Large language models (LLMs) increasingly rely on explicit chain-of-thought (CoT) reasoning to solve complex tasks, yet the safety of the reasoning process itself remains largely unaddressed. Existing work on LLM safety focuses on content safety--detecting harmful, biased, or factually incorrect outputs -- and treats the reasoning chain as an opaque intermediate artifact. We identify reasoning safety as an orthogonal and equally critical security dimension: the requirement that a model's reasoning trajectory be logically consistent, computationally efficient, and resistant to adversarial manipulation. We make three contributions. First, we formally define reasoning safety and introduce a nine-category taxonomy of unsafe reasoning behaviors, covering input parsing errors, reasoning execution errors, and process management errors. Second, we conduct a large-scale prevalence study annotating 4111 reasoning chains from both natural reasoning benchmarks and four adversarial attack methods (reasoning hijacking and denial-of-service), confirming that all nine error types occur in practice and that each attack induces a mechanistically interpretable signature. Third, we propose a Reasoning Safety Monitor: an external LLM-based component that runs in parallel with the target model, inspects each reasoning step in real time via a taxonomy-embedded prompt, and dispatches an interrupt signal upon detecting unsafe behavior. Evaluation on a 450-chain static benchmark shows that our monitor achieves up to 84.88\% step-level localization accuracy and 85.37\% error-type classification accuracy, outperforming hallucination detectors and process reward model baselines by substantial margins. These results demonstrate that reasoning-level monitoring is both necessary and practically achievable, and establish reasoning safety as a foundational concern for the secure deployment of large reasoning models.

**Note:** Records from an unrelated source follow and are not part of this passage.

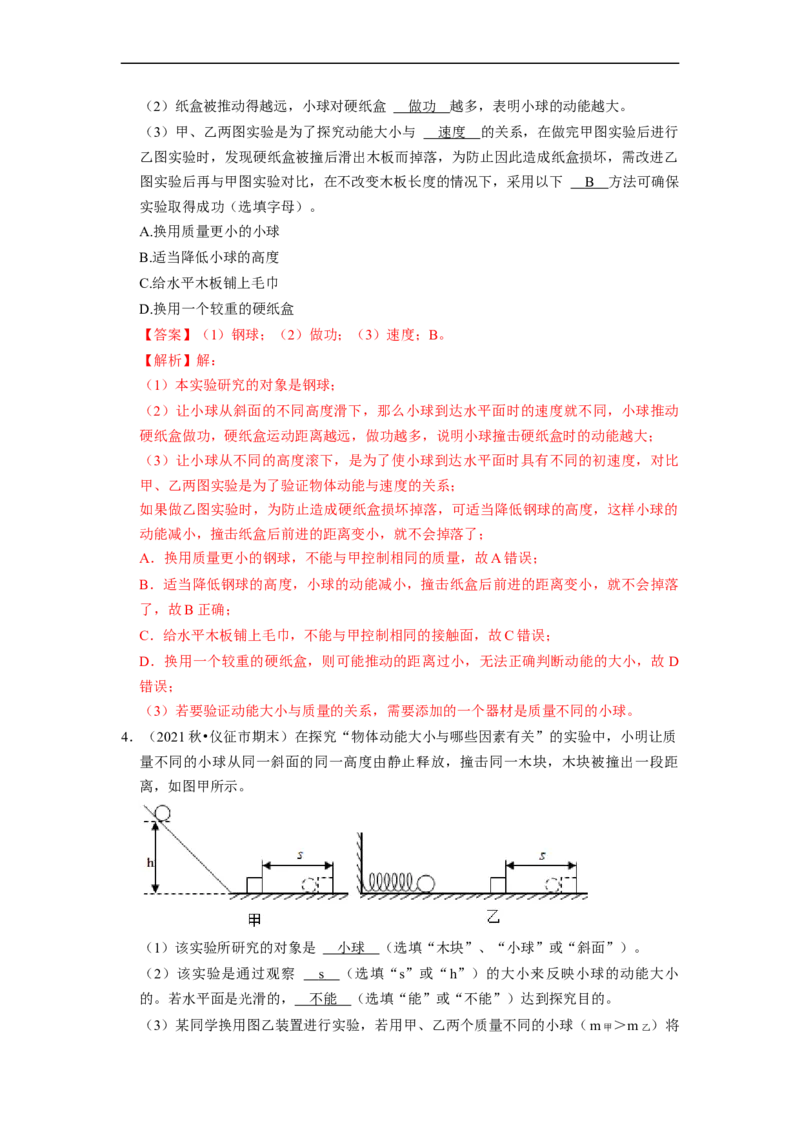 （2）纸盒被推动得越远，小球对硬纸盒 做功 越多，表明小球的动能越大。

（3）甲、乙两图实验是为了探究动能大小与 速度 的关系，在做完甲图实验后进行乙图实验时，发现硬纸盒被撞后滑出木板而掉落，为防止因此造成纸盒损坏，需改进乙图实验后再与甲图实验对比，在不改变木板长度的情况下，采用以下 B 方法可确保实验取得成功（选填字母）。

A.换用质量更小的小球

B.适当降低小球的高度

C.给水平木板铺上毛巾

D.换用一个较重的硬纸盒

【答案】（1）钢球；（2）做功；（3）速度；B。

【解析】解：

（1）本实验研究的对象是钢球；

（2）让小球从斜面的不同高度滑下，那么小球到达水平面时的速度就不同，小球推动硬纸盒做功，硬纸盒运动距离越远，做功越多，说明小球撞击硬纸盒时的动能越大；

（3）让小球从不同的高度滚下，是为了使小球到达水平面时具有不同的初速度，对比甲、乙两图实验是为了验证物体动能与速度的关系；

如果做乙图实验时，为防止造成硬纸盒损坏掉落，可适当降低钢球的高度，这样小球的动能减小，撞击纸盒后前进的距离变小，就不会掉落了；

A．换用质量更小的钢球，不能与甲控制相同的质量，故A错误；

B．适当降低钢球的高度，小球的动能减小，撞击纸盒后前进的距离变小，就不会掉落了，故B正确；

C．给水平木板铺上毛巾，不能与甲控制相同的接触面，故C错误；

D．换用一个较重的硬纸盒，则可能推动的距离过小，无法正确判断动能的大小，故D错误；

（3）若要验证动能大小与质量的关系，需要添加的一个器材是质量不同的小球。

4．（2021秋•仪征市期末）在探究“物体动能大小与哪些因素有关”的实验中，小明让质量不同的小球从同一斜面的同一高度由静止释放，撞击同一木块，木块被撞出一段距离，如图甲所示。

h
s
s
甲
乙

（1）该实验所研究的对象是 小球 （选填“木块”、“小球”或“斜面”）。

（2）该实验是通过观察 s （选填“s”或“h”）的大小来反映小球的动能大小的。若水平面是光滑的， 不能 （选填“能”或“不能”）达到探究目的。

（3）某同学换用图乙装置进行实验，若用甲、乙两个质量不同的小球（$m_{甲}>m_{乙}$）将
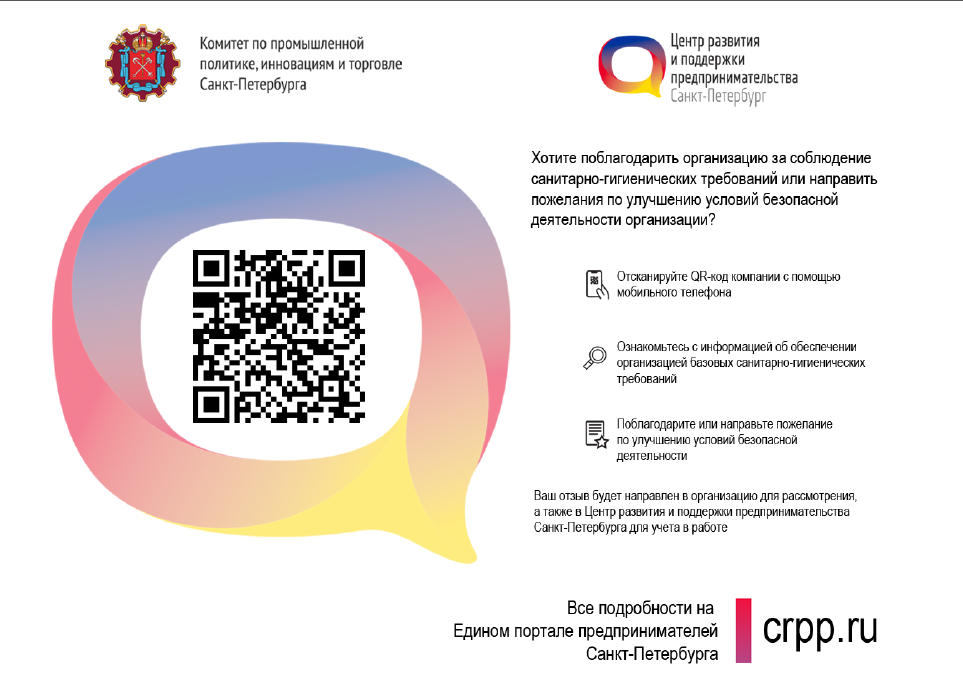 Комитет по промышленной политике, инновациям и торговле Санкт-Петербурга

Центр развития и поддержки предпринимательства Санкт-Петербург

Хотите поблагодарить организацию за соблюдение санитарно-гигиенических требований или направить пожелания по улучшению условий безопасной деятельности организации?

Отсканируйте QR-код компании с помощью мобильного телефона

Ознакомьтесь с информацией об обеспечении организацией базовых санитарно-гигиенических требований

Поблагодарите или направьте пожелание по улучшению условий безопасной деятельности

Ваш отзыв будет направлен в организацию для рассмотрения, а также в Центр развития и поддержки предпринимательства Санкт-Петербурга для учета в работе

Все подробности на Едином портале предпринимателей Санкт-Петербурга

crpp.ru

翻译：大语言模型（LLM）日益依赖显式的思维链（CoT）推理来解决复杂任务，然而推理过程本身的安全性仍未得到充分关注。现有的LLM安全性研究聚焦于内容安全——检测有害、偏见或事实错误的输出——并将推理链视作不透明的中间产物。我们提出推理安全性是一个正交且同等重要的安全维度：即要求模型的推理轨迹在逻辑上一致、计算上高效，并能抵御对抗性操控。我们做出三项贡献。首先，我们正式定义了推理安全性，并引入了一个涵盖九类不安全推理行为的分类体系，包括输入解析错误、推理执行错误和进程管理错误。其次，我们开展了一项大规模流行率研究，对来自自然推理基准测试和四种对抗攻击方法（推理劫持与拒绝服务）的4111条推理链进行了标注，证实所有九类错误类型在实际中均会出现，且每种攻击都会引发可机械解释的特征签名。第三，我们提出了一种推理安全监控器：一种基于外部LLM的组件，与目标模型并行运行，通过嵌入分类法的提示实时检查每个推理步骤，并在检测到不安全行为时发出中断信号。在包含450条推理链的静态基准测试上的评估表明，我们的监控器在步骤级定位准确率上达到84.88%，在错误类型分类准确率上达到85.37%，大幅超过了幻觉检测器和过程奖励模型基线。这些结果表明，推理层级的监控既是必要的，也是实际可行的，并将推理安全性确立为大型推理模型安全部署的基础性问题。